A mudança prevê 2 dias consecutivos de repouso semanal, preferencialmente aos fins de semana, e consolida o modelo 5x2. A definição das folgas poderá ser ajustada por negociação coletiva, respeitando as especificidades de cada setor.
Impacto direto
A estimativa é de que cerca de 37 milhões de trabalhadores sejam diretamente beneficiados. Hoje, de um total de 50,2 milhões de celetistas, 37,2 milhões cumprem jornadas de 44 horas semanais, enquanto 14,8 milhões ainda estão na escala 6x1, incluindo 1,4 milhão de trabalhadores domésticos.
Além do ganho social, o governo aposta em efeitos econômicos positivos: jornadas mais equilibradas tendem a reduzir afastamentos, melhorar o desempenho e diminuir a rotatividade.
Campanha nacional
Com o slogan “Mais tempo para viver. Sem perder salário. Porque tempo não é um direito”, a campanha será veiculada em múltiplas plataformas — TV, rádio, internet, imprensa e cinema —, com foco em sensibilizar trabalhadores e empregadores sobre os benefícios da mudança.
Projeto no Congresso
A proposta já foi formalizada por meio de projeto de lei — PL 1.838/26 — enviado ao Congresso com urgência constitucional. O texto reduz a jornada máxima de 44 para 40 horas semanais, garante 2 dias de descanso remunerado e proíbe qualquer redução salarial.
A medida também prevê ajustes na CLT (Consolidação das Leis do Trabalho) e em legislações específicas para uniformizar a aplicação das novas regras em diferentes categorias.
Saúde e desigualdade
O governo argumenta que a redução da jornada pode aliviar problemas de saúde associados ao trabalho. Em 2024, o Brasil registrou cerca de 500 mil afastamentos por doenças psicossociais.

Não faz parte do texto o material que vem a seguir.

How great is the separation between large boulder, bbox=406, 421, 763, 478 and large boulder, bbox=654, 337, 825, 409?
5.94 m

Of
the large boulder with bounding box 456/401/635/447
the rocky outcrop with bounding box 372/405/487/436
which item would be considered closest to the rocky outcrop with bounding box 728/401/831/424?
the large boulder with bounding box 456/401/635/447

Jornadas mais longas atingem, sobretudo, trabalhadores de menor renda e escolaridade, o que coloca a proposta também como instrumento de redução de desigualdades.
Experiências internacionais
A iniciativa segue tendência global. Países como Chile e Colômbia já implementam reduções graduais da jornada, enquanto na Europa predominam cargas horárias iguais ou inferiores a 40 horas, com destaque para a semana de 35 horas na França.

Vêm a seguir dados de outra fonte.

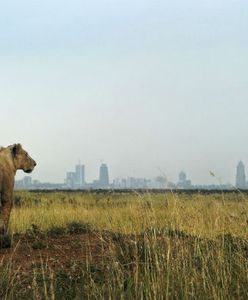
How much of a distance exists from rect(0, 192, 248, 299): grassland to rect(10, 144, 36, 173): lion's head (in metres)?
1.71

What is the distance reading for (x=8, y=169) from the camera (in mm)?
13727

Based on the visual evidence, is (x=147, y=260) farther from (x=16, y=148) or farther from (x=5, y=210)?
(x=16, y=148)

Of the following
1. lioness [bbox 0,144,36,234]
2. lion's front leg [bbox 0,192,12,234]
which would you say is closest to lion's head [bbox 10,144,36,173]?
lioness [bbox 0,144,36,234]

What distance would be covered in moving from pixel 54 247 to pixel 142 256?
7.40 ft

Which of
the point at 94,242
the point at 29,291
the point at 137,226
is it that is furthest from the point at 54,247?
the point at 29,291

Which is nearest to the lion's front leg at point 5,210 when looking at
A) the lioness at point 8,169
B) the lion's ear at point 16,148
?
the lioness at point 8,169

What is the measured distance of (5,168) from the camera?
1363 centimetres

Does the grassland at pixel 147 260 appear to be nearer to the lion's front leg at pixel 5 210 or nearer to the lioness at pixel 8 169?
the lion's front leg at pixel 5 210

Testes realizados em países como Reino Unido, Islândia e Nova Zelândia indicam queda no estresse, melhora na saúde mental e manutenção — ou até aumento — da produtividade.
Empresas e custos
Estudos apontam que o impacto econômico pode ser limitado. Segundo análise do Ipea, a redução da jornada teria efeito semelhante ao de reajustes do salário mínimo, com capacidade de absorção pelo mercado.
Em setores como indústria e comércio, o custo adicional estimado é inferior a 1%.
Entre micro e pequenos empresários, pesquisa recente mostra que 46% não preveem impacto relevante em seus negócios.
O que muda na prática
• Jornada semanal reduzida de 44 para 40 horas;
• 2 dias de descanso remunerado por semana;
• Consolidação do modelo 5x2;
• Proibição de redução salarial;
• Aplicação ampla, incluindo diversas categorias; e
• Manutenção de regimes especiais mediante acordo coletivo.
A proposta agora depende de aprovação do Congresso e deve provocar debate intenso entre governo, trabalhadores e setor produtivo sobre os rumos do mercado de trabalho no País.